Article describes central catheter-related atrial thrombus http://ctt.ec/09wam+ @ivteam #ivteam
Although guidelines recommend catheters as a last resort for establishing a vascular access in patients undergoing dialysis, they continue to be used widely for this purpose. Catheter-related atrial thrombus (CRAT) is rarely reported in this group of patients, and it can lead to serious complications. The aim of this study was to determine the incidence of CRAT in patients undergoing hemodialysis with permanent-tunneled catheters. A total of 50 patients undergoing hemodialysis with permanent catheters were included in this study. The diagnosis of CRAT was based on transthoracic echocardiography findings. Thrombus was present in nine patients (18%) and related to the tip of the catheter in all cases. Except for one patient with two foci of thrombus, all patients had a single focus.

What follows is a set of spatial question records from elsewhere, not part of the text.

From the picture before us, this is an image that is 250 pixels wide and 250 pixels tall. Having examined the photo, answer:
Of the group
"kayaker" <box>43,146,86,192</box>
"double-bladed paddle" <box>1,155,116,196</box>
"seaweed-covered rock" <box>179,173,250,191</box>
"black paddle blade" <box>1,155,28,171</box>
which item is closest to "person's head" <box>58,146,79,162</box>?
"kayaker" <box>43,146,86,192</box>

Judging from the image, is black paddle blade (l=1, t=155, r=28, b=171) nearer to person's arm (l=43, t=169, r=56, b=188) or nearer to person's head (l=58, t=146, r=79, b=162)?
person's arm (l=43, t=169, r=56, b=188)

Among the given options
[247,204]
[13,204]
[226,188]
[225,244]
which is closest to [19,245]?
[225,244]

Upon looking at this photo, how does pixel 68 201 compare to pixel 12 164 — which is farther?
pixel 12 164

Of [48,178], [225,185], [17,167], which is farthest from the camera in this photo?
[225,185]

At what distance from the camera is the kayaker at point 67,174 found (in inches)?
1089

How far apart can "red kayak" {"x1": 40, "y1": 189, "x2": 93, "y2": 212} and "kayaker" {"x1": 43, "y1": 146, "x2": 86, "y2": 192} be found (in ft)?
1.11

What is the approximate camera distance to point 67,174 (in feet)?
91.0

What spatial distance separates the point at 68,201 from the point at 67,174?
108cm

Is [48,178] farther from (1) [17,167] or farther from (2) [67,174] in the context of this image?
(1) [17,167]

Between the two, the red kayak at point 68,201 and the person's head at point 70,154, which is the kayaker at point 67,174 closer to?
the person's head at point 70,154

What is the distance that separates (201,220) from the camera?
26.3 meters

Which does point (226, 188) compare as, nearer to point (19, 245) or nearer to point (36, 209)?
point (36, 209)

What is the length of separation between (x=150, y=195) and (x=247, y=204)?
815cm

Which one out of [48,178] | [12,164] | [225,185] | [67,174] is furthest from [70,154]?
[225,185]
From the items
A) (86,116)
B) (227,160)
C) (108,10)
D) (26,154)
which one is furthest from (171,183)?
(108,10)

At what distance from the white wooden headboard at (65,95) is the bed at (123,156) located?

There were no significant associations between the development of thrombus and the duration of catheter use or the location of the catheter. Furthermore, catheter-related atrial thrombus did not appear to have a significant effect on mortality. The asymptomatic character of CRAT can be responsible for the low reporting rates, and its exact role in increased mortality and morbidity related with catheter use remains unknown. While planning management strategies, information on different options for vascular access routes and possible catheter-related complications should be provided to all patients who will undergo dialysis, together with a discussion involving other replacement alternatives for end-stage renal disease.